--- start Available data ---
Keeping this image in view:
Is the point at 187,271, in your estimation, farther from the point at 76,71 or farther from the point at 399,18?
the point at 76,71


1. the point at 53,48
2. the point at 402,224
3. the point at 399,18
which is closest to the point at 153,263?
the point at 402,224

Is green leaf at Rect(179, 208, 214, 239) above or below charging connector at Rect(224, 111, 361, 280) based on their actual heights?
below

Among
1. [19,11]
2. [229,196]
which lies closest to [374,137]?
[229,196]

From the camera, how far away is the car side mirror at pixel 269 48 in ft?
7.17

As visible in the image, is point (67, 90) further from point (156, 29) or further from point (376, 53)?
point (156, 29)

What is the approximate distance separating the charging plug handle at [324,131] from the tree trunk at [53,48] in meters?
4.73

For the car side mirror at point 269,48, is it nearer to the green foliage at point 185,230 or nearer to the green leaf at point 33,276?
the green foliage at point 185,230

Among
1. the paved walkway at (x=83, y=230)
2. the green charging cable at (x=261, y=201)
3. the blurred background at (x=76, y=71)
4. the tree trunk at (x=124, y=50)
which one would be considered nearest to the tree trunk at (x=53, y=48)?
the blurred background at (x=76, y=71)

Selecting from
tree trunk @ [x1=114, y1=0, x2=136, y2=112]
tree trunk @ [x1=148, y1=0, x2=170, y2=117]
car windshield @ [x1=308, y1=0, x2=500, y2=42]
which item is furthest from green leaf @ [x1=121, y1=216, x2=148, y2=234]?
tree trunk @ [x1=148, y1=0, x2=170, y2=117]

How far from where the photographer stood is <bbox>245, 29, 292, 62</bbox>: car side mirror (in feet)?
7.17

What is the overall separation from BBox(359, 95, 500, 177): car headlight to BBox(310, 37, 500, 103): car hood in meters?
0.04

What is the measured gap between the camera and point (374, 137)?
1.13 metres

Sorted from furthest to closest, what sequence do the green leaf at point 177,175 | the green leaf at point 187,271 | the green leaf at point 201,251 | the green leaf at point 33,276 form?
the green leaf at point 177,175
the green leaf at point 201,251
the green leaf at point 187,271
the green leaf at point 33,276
--- end Available data ---
Present every line of the rows above as a numbered list, leaving out the blank lines.

* Exercise response *
1. Keeping this image in view:
2. Is the point at 187,271, in your estimation, farther from the point at 76,71 or farther from the point at 399,18?
3. the point at 76,71
4. 1. the point at 53,48
5. 2. the point at 402,224
6. 3. the point at 399,18
7. which is closest to the point at 153,263?
8. the point at 402,224
9. Is green leaf at Rect(179, 208, 214, 239) above or below charging connector at Rect(224, 111, 361, 280) based on their actual heights?
10. below
11. Among
12. 1. [19,11]
13. 2. [229,196]
14. which lies closest to [374,137]?
15. [229,196]
16. From the camera, how far away is the car side mirror at pixel 269 48 in ft?
17. 7.17
18. As visible in the image, is point (67, 90) further from point (156, 29) or further from point (376, 53)?
19. point (156, 29)
20. What is the approximate distance separating the charging plug handle at [324,131] from the tree trunk at [53,48] in meters?
21. 4.73
22. For the car side mirror at point 269,48, is it nearer to the green foliage at point 185,230 or nearer to the green leaf at point 33,276?
23. the green foliage at point 185,230
24. Among
25. 1. the paved walkway at (x=83, y=230)
26. 2. the green charging cable at (x=261, y=201)
27. 3. the blurred background at (x=76, y=71)
28. 4. the tree trunk at (x=124, y=50)
29. which one would be considered nearest to the tree trunk at (x=53, y=48)?
30. the blurred background at (x=76, y=71)
31. Selecting from
32. tree trunk @ [x1=114, y1=0, x2=136, y2=112]
33. tree trunk @ [x1=148, y1=0, x2=170, y2=117]
34. car windshield @ [x1=308, y1=0, x2=500, y2=42]
35. which item is furthest from green leaf @ [x1=121, y1=216, x2=148, y2=234]?
36. tree trunk @ [x1=148, y1=0, x2=170, y2=117]
37. How far from where the photographer stood is <bbox>245, 29, 292, 62</bbox>: car side mirror (in feet)?
38. 7.17
39. What is the overall separation from BBox(359, 95, 500, 177): car headlight to BBox(310, 37, 500, 103): car hood in meters?
40. 0.04
41. What is the measured gap between the camera and point (374, 137)?
42. 1.13 metres
43. Sorted from furthest to closest, what sequence do the green leaf at point 177,175 | the green leaf at point 187,271 | the green leaf at point 201,251 | the green leaf at point 33,276 form?
44. the green leaf at point 177,175
45. the green leaf at point 201,251
46. the green leaf at point 187,271
47. the green leaf at point 33,276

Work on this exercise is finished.